Count the lines below that contain the word "farthest", and reply with that number alone.

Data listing
[Begin]
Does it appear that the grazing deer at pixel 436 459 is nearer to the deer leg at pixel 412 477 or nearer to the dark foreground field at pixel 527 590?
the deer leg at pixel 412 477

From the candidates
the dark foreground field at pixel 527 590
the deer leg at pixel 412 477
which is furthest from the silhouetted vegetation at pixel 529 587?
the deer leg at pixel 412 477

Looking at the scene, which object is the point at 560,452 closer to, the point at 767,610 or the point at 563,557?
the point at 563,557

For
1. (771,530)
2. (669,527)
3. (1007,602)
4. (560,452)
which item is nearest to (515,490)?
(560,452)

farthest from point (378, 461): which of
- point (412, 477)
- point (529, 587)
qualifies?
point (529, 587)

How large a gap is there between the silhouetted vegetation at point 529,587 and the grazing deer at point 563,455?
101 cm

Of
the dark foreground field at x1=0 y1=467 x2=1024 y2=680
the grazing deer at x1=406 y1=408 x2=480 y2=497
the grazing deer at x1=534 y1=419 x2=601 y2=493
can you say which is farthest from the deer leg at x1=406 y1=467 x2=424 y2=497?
[End]
[Begin]
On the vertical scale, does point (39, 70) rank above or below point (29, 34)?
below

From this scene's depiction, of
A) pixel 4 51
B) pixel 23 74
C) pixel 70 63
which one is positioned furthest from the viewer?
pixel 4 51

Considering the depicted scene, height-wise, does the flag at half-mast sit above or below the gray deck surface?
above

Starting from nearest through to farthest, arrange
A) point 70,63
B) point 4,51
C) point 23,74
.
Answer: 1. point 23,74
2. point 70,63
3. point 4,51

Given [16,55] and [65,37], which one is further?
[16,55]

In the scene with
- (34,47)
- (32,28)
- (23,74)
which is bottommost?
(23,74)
[End]
## [RESPONSE FOR THIS EXERCISE]
3